Terutama karena kondisi badan sedang kurang fit (common cold) dan waktu kunjungan pas di siang hari bolong… tapi ke semuanya itu tentu aja gak mengurangi niat untuk ketemuan dengan ibu-ibu di Cibangkong (plus ngambil pesanan).
Anyway, dompet pesanan pun diterima dengan selamat.
Dan seperti biasa, selalu puas dengan hasil buatan tangan ibu - ibu disana.
Bahkan kali ini sebagian dompet dengan corak baru jadi menginspirasi untuk pemberian nama, atau istilah kerennya 'nomenklatur' … supaya mirip dengan perombakan nomenklatur kementrian kabinet Jokowi : )
Sederhana saja, tujuan nomenklatur ini supaya memudahkan calon klien juga.
Apabila menginginkan dompet dengan corak tertentu cukup merujuk pada nama ataupun nomor yang diberikan.
Setali tiga uang, ibu - ibu pembuat material pun bisa merujuk pada nomenklatur serupa. Semisal ada yang ingin memesan dalam jumlah banyak corak tertentu, dapat merujuk pada penamaan yang ada.
Pemberian nama memang sengaja menggunakan bahasa Inggris, sebagai bahasa yang umumnya dikenal secara internasional, karena banyak calon klien berasal dari luar Indonesia.
Sebagai contoh, langsung saja bisa kita lihat pada gambar dibawah:
Black White #01 |
Dominasi warna putih (bentuk silang) dan coklat menjadi acuan pemberian nama 'Brown White #02' pada corak ini.
Red Stripes #03 |
Red Yellow #04 |
Black Yellow #05 |
Pink Finger #06 |
Red Cups #07 |
Dengan warna merah dan dominasi gambar cangkir, maka nama 'Red Cups #07' disandang corak ini.
Black Lotus #08 |
Pemberian nama 'Black Lotus #08' semata-mata karena teratai adalah bunga yang cantik dan angka delapan dipercaya orang dapat membawa keberuntungan :-)
B/w zigzag #09 |
Nama 'B/w zigzag #09' dianggap cocok mewakili corak ini.

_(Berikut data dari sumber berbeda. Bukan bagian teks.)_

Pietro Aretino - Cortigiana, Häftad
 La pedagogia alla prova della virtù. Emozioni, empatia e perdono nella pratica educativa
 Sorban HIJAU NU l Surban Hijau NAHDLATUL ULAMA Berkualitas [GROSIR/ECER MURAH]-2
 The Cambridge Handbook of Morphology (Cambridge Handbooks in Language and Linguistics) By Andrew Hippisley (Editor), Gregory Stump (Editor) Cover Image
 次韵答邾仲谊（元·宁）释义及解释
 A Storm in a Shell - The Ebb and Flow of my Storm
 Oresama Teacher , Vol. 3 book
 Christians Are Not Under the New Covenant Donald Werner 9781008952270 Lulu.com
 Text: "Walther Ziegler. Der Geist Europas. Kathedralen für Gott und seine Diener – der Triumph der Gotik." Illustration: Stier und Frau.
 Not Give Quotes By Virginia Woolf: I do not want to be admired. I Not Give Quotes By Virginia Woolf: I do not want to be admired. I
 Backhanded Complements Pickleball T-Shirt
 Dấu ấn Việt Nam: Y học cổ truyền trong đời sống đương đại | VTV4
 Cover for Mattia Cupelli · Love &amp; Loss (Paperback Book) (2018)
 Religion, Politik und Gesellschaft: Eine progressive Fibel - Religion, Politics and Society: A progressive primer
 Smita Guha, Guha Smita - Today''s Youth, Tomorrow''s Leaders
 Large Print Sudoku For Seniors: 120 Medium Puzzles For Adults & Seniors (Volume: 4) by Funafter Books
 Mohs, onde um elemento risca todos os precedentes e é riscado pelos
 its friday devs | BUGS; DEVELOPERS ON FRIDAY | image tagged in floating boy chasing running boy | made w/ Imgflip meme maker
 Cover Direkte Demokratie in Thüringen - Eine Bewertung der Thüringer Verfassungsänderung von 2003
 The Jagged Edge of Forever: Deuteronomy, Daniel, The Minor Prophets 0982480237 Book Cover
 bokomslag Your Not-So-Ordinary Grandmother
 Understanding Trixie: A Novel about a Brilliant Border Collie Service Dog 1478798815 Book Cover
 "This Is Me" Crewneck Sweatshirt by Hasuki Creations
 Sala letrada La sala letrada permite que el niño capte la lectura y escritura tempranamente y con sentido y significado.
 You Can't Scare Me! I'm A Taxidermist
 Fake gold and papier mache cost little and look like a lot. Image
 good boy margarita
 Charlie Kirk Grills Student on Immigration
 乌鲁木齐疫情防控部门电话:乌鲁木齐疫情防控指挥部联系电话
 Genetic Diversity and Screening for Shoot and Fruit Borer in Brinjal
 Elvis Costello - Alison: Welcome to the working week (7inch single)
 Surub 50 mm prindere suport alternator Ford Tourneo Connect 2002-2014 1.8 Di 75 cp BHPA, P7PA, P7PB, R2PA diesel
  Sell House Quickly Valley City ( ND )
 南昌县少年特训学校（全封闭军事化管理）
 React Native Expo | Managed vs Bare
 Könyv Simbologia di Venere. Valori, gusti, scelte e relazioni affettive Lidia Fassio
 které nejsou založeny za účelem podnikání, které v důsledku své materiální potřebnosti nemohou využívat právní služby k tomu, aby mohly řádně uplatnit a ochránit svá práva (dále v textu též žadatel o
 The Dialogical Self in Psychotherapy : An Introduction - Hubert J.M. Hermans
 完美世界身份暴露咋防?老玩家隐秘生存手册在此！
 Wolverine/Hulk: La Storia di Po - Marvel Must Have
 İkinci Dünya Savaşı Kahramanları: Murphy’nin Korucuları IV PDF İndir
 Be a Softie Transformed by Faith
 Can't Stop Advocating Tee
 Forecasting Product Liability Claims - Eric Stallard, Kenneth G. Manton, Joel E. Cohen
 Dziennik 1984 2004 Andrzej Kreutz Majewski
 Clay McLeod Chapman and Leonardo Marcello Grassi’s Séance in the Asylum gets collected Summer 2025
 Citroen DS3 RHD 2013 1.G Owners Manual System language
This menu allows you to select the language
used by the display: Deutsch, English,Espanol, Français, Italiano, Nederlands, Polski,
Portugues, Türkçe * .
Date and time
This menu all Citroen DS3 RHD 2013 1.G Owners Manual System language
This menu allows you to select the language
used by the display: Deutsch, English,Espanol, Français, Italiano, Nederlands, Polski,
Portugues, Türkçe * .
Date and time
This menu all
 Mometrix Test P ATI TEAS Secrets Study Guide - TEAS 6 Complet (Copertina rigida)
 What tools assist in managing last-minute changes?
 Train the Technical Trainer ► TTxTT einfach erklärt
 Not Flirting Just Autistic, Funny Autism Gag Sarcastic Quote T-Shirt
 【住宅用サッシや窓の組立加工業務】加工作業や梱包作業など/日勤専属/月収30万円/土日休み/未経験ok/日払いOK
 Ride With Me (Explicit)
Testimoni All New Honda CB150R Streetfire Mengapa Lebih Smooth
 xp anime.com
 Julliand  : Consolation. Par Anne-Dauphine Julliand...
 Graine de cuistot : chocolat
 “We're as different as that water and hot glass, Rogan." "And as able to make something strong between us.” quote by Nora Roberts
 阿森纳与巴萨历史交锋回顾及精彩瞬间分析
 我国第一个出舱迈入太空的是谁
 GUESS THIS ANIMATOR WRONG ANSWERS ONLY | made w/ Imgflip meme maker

.:~*~:..:~*~:.*~:.*~:.*~:.*~:.*~:.*~:.*~:.*~:.*~:.*~:.
Sama seperti sebelumnya, kali ini mereka mengeluhkan masi kurangnya material bekas bungkus kopi sebagai bahan pembuatan dompet (!!!!) Sehingga waktu pembuatan dompet melewati waktu yang diperkirakan atau bahkan tidak dapat diprediksi akibat bahan bakunya tidak tersedia.
Sayang sekali yah… padahal kalau kita lihat di jalan atau di tempat umum lainnya sering sekali orang membuang bekas bungkus kopi ini. Dianggap sampah belaka.
Sedangkan barang serupa yang dianggap sampah oleh orang lain itu bisa diolah menjadi karya bernilai jual tinggi di tangan ibu-ibu Cibangkong ini.
Makanya, kalau kita mau usaha sedikit sih gampang ... pisahkan bungkus kopi, teh, atau minuman instan yang biasa dikonsumsi, lalu kirimkan ke Ibu-ibu di Cibangkong supaya bisa diolah lagi jadi kerajinan tangan.
Hasil karya mereka juga sangat layak dikoleksi, sebagai hadiah untuk teman, atau dijual ulang. Apa pun itu kerajian seperti ini patut diapresiasi karena sifatnya mengurangi sampah yang mencemari lingkungan atau 'eco-friendly'.
Sebagian besar teman-teman bule saya sangat tertarik dengan isu seperti ini, sayang sekali orang kita sendiri masih kurang kepeduliannya.
Jadi gak aneh juga kalau sebagian pembeli tetap kerajinan dompet di Cibangkong ini malah tamu luar (Jepang, NZ, Korea, Swiss). Karena memang malah orang luar cenderung lebih sadar akan pentingnya kerajinan ramah lingkungan yang berbasis daur ulang (recycle), mengurangi sampah (reduce) atau penggunaan ulang (reuse).